Page images and extracted text
::::::::::
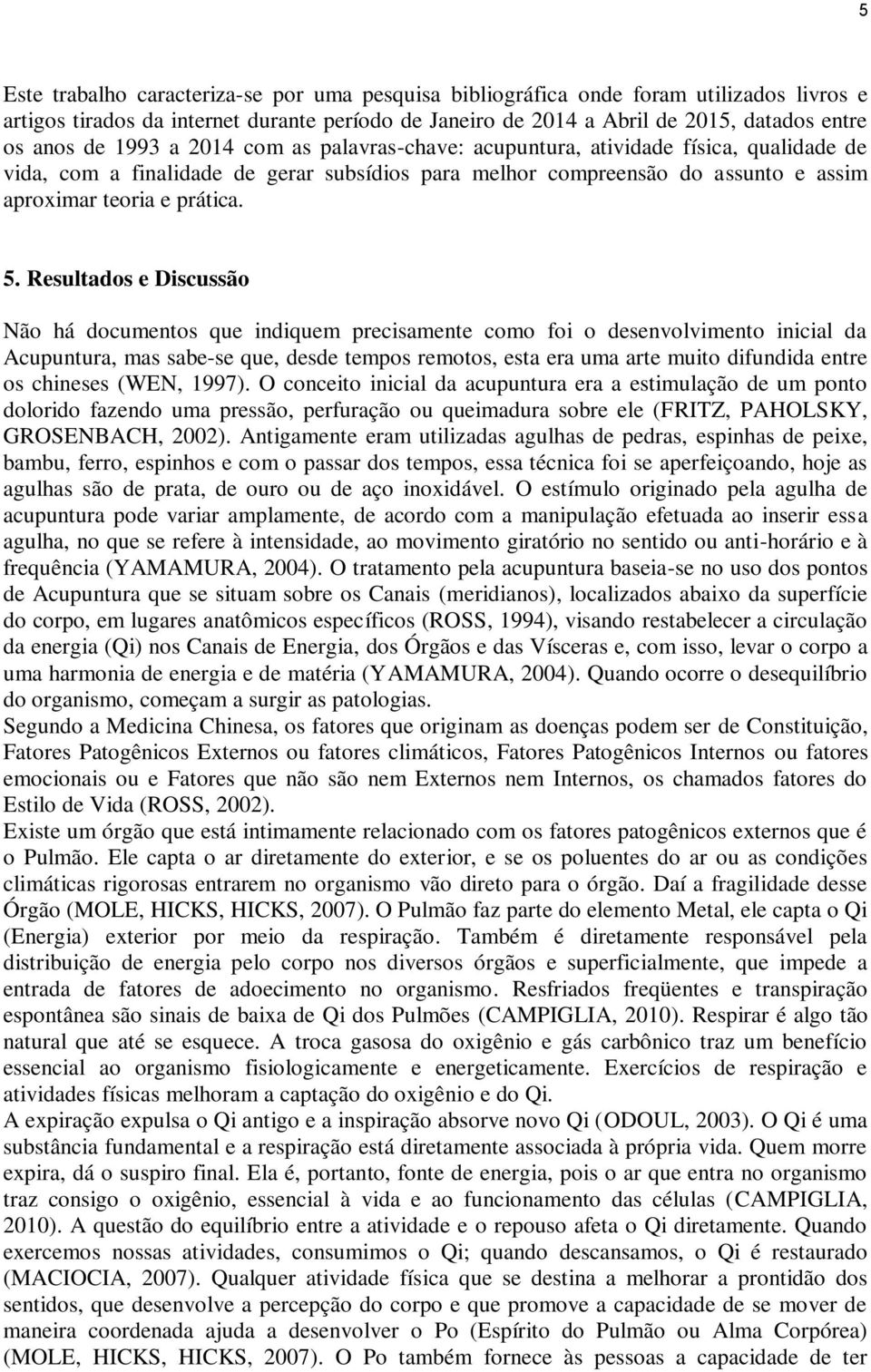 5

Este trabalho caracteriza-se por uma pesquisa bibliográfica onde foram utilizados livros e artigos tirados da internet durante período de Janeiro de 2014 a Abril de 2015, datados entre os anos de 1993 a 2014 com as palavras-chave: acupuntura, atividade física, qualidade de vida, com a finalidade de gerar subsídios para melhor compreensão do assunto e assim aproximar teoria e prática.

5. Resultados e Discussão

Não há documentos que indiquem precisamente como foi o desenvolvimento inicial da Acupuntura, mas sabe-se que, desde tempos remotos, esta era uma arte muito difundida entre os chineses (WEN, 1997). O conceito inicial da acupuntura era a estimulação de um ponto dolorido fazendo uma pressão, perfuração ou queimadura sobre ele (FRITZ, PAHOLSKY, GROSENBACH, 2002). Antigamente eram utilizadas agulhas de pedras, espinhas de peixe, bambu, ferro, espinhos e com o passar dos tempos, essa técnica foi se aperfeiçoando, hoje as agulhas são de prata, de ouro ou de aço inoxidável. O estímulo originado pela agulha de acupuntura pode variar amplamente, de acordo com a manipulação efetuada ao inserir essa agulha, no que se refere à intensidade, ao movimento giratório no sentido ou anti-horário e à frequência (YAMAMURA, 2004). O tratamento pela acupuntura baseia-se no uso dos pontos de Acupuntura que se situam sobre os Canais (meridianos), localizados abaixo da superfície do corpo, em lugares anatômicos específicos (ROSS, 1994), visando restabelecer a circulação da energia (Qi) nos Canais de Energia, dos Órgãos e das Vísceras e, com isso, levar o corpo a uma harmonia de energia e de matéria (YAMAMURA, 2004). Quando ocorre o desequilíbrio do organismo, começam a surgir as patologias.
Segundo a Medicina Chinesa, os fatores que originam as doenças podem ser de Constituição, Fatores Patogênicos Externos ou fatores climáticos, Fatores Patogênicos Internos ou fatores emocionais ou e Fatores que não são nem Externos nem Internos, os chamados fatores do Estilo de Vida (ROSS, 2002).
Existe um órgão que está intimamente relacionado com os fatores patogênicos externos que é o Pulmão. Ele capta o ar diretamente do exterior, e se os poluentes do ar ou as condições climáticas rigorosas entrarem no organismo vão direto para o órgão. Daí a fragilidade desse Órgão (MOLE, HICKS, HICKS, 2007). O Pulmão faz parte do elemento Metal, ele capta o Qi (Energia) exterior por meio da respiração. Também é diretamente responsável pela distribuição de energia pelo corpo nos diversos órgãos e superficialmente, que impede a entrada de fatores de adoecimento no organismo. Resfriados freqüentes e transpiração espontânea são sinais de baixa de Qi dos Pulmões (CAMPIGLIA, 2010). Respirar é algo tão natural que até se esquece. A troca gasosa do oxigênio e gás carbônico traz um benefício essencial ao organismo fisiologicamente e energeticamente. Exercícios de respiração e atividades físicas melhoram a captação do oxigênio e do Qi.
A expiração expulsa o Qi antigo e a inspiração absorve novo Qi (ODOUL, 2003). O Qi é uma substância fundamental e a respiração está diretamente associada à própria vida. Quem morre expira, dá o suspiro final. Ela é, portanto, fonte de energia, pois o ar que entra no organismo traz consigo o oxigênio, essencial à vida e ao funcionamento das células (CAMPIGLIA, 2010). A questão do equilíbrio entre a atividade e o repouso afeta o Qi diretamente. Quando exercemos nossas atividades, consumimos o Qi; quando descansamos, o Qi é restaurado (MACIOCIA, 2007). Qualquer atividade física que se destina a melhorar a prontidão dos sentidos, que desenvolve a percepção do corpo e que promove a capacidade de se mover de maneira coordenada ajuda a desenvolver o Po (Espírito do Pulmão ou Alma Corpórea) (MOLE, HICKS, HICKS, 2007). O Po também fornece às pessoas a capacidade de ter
::::::::::
- [About this task]
Could you reproduce the records above exactly, leaving out the pictures?

- [Task output]
 5

Este trabalho caracteriza-se por uma pesquisa bibliográfica onde foram utilizados livros e artigos tirados da internet durante período de Janeiro de 2014 a Abril de 2015, datados entre os anos de 1993 a 2014 com as palavras-chave: acupuntura, atividade física, qualidade de vida, com a finalidade de gerar subsídios para melhor compreensão do assunto e assim aproximar teoria e prática.

5. Resultados e Discussão

Não há documentos que indiquem precisamente como foi o desenvolvimento inicial da Acupuntura, mas sabe-se que, desde tempos remotos, esta era uma arte muito difundida entre os chineses (WEN, 1997). O conceito inicial da acupuntura era a estimulação de um ponto dolorido fazendo uma pressão, perfuração ou queimadura sobre ele (FRITZ, PAHOLSKY, GROSENBACH, 2002). Antigamente eram utilizadas agulhas de pedras, espinhas de peixe, bambu, ferro, espinhos e com o passar dos tempos, essa técnica foi se aperfeiçoando, hoje as agulhas são de prata, de ouro ou de aço inoxidável. O estímulo originado pela agulha de acupuntura pode variar amplamente, de acordo com a manipulação efetuada ao inserir essa agulha, no que se refere à intensidade, ao movimento giratório no sentido ou anti-horário e à frequência (YAMAMURA, 2004). O tratamento pela acupuntura baseia-se no uso dos pontos de Acupuntura que se situam sobre os Canais (meridianos), localizados abaixo da superfície do corpo, em lugares anatômicos específicos (ROSS, 1994), visando restabelecer a circulação da energia (Qi) nos Canais de Energia, dos Órgãos e das Vísceras e, com isso, levar o corpo a uma harmonia de energia e de matéria (YAMAMURA, 2004). Quando ocorre o desequilíbrio do organismo, começam a surgir as patologias.
Segundo a Medicina Chinesa, os fatores que originam as doenças podem ser de Constituição, Fatores Patogênicos Externos ou fatores climáticos, Fatores Patogênicos Internos ou fatores emocionais ou e Fatores que não são nem Externos nem Internos, os chamados fatores do Estilo de Vida (ROSS, 2002).
Existe um órgão que está intimamente relacionado com os fatores patogênicos externos que é o Pulmão. Ele capta o ar diretamente do exterior, e se os poluentes do ar ou as condições climáticas rigorosas entrarem no organismo vão direto para o órgão. Daí a fragilidade desse Órgão (MOLE, HICKS, HICKS, 2007). O Pulmão faz parte do elemento Metal, ele capta o Qi (Energia) exterior por meio da respiração. Também é diretamente responsável pela distribuição de energia pelo corpo nos diversos órgãos e superficialmente, que impede a entrada de fatores de adoecimento no organismo. Resfriados freqüentes e transpiração espontânea são sinais de baixa de Qi dos Pulmões (CAMPIGLIA, 2010). Respirar é algo tão natural que até se esquece. A troca gasosa do oxigênio e gás carbônico traz um benefício essencial ao organismo fisiologicamente e energeticamente. Exercícios de respiração e atividades físicas melhoram a captação do oxigênio e do Qi.
A expiração expulsa o Qi antigo e a inspiração absorve novo Qi (ODOUL, 2003). O Qi é uma substância fundamental e a respiração está diretamente associada à própria vida. Quem morre expira, dá o suspiro final. Ela é, portanto, fonte de energia, pois o ar que entra no organismo traz consigo o oxigênio, essencial à vida e ao funcionamento das células (CAMPIGLIA, 2010). A questão do equilíbrio entre a atividade e o repouso afeta o Qi diretamente. Quando exercemos nossas atividades, consumimos o Qi; quando descansamos, o Qi é restaurado (MACIOCIA, 2007). Qualquer atividade física que se destina a melhorar a prontidão dos sentidos, que desenvolve a percepção do corpo e que promove a capacidade de se mover de maneira coordenada ajuda a desenvolver o Po (Espírito do Pulmão ou Alma Corpórea) (MOLE, HICKS, HICKS, 2007). O Po também fornece às pessoas a capacidade de ter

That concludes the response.